Cordilleran Section - 112th Annual Meeting - 2016

Paper No. 28-1
Presentation Time: 1:35 PM

RELATIONS BETWEEN CRUSTAL BLOCKS AND EVOLUTION OF THE SAN ANDREAS FAULT SYSTEM


POWELL, Robert E., U.S. Geological Survey, Geology, Minerals, Energy, and Geophysics Science Center, 520 N Park Ave, Tucson, AZ 85719, rpowell@usgs.gov

Viewed as a passive crustal response to thermal and gravitational forces that drive plate tectonics, the structural complexity of the San Andreas Fault (SAF) system is not simply the result of an oceanic transform fault slicing across the western margin of the North American continent (NA), but rather of a more complicated transform interaction between the Pacific and NA plates beginning ~30 Ma. From this viewpoint, the holistic relation between the role of crustal blocks and the evolving spatial and temporal patterns of faults within and bounding them can help us understand the SAF system.

Balanced reconstruction of basement rocks and overlying strata along the SAF system reveals the pre-late Cz paleogeology of southern CA (Powell, 1993). Palinspastically restored assemblages define three major basement blocks: the Peninsular Ranges and Sierra Nevada batholiths (PRB & SNB) and an intervening block formed by reassembly of crystalline rocks of the Mojave Desert-Transverse Ranges-Salinian proto-block (MTSB) (Powell, 1981).

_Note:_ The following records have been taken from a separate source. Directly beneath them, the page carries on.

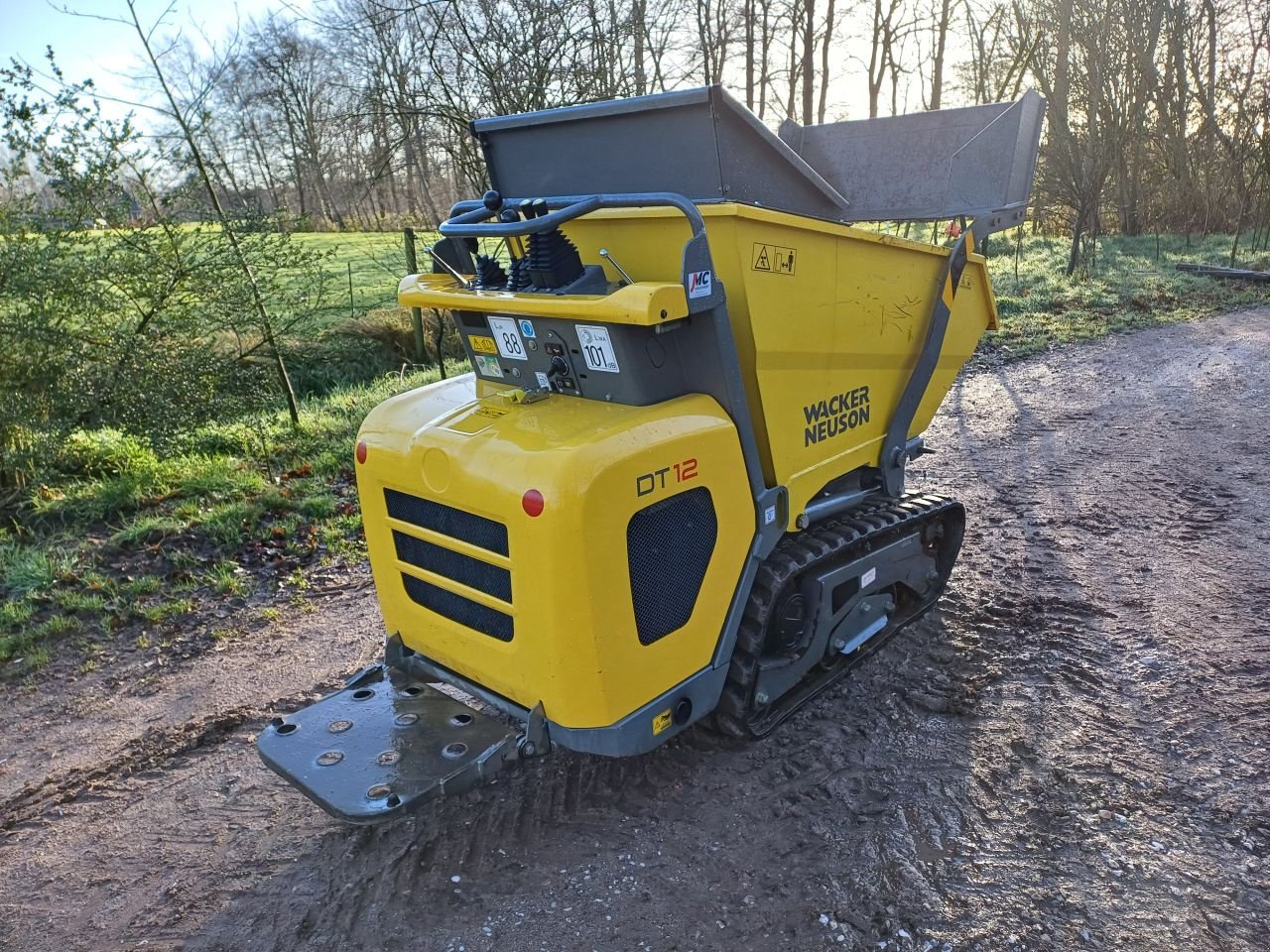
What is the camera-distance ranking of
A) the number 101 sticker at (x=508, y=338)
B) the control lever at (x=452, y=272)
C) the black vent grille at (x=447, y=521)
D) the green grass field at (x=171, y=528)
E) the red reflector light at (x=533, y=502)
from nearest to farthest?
1. the red reflector light at (x=533, y=502)
2. the black vent grille at (x=447, y=521)
3. the number 101 sticker at (x=508, y=338)
4. the control lever at (x=452, y=272)
5. the green grass field at (x=171, y=528)

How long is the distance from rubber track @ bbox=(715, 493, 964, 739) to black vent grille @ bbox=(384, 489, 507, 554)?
107 cm

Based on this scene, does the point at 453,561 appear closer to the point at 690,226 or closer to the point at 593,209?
the point at 593,209

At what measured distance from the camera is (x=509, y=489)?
2.78 meters

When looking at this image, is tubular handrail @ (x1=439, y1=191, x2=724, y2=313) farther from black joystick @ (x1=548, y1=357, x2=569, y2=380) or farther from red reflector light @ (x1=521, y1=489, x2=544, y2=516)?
red reflector light @ (x1=521, y1=489, x2=544, y2=516)

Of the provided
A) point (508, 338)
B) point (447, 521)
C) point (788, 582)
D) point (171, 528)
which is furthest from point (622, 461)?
point (171, 528)

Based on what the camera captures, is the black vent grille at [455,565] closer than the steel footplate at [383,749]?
No

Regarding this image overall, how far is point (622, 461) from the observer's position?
2.73m

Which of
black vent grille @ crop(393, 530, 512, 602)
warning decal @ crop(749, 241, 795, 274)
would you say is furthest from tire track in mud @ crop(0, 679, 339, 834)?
warning decal @ crop(749, 241, 795, 274)

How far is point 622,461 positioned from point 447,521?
0.78 m

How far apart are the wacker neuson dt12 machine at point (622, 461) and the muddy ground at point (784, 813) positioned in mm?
338

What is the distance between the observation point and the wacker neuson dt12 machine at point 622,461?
9.27 feet

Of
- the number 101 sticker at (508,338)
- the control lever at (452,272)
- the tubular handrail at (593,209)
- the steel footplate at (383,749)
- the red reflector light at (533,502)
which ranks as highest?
the tubular handrail at (593,209)

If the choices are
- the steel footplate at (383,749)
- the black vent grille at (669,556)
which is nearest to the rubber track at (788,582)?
the black vent grille at (669,556)

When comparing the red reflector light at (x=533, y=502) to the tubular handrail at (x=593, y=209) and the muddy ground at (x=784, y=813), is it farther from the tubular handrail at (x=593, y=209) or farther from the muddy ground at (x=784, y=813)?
the muddy ground at (x=784, y=813)
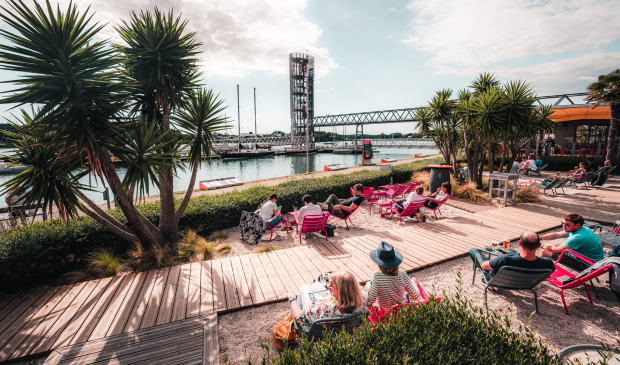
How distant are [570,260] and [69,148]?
7918 mm

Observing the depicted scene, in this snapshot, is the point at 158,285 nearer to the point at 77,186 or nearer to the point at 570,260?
the point at 77,186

As transform-margin deformation evolved, the PRB and SNB acted as rigid blocks between deforming crust to the E and W (Great Basin/Walker Lane E of SNB and Coast Ranges/SAF W of SNB; Sonoran Basin and Range/Gulf of CA E of PRB and continental borderland W of PRB). In contrast, faults were distributed through the MTSB, which was deformed sequentially by zones of transtensional dextral shear, by sets of right- and left-lateral faults, and ultimately by contractional folding and thrusting. As do the SNB and PRB, the MTSB consists of Mz batholithic rocks--but in contrast to those blocks, the MTSB also contains widespread exposures of Proterozoic crust and is underplated by Mz oceanic crust and metamorphosed Mz-Cz rocks in exposures of Pelona-Orocopia-Rand Schist exhumed beneath low-angle faults.

The evolving strain pattern suggests that the rigid PRB and SNB rotated clockwise within right-lateral couples, whereas the more pervasively deforming crust of the MTSB, bounded to the N by the evolving Garlock Fault and to the S by faults along the S flank of the Transverse Ranges, responded as a more readily deformable “soft” domain in a sinistral couple between the two rigid blocks. As plate-margin deformation progressed the PRB and SNB indenters converged on one another while the MTSB “escaped” from between the two.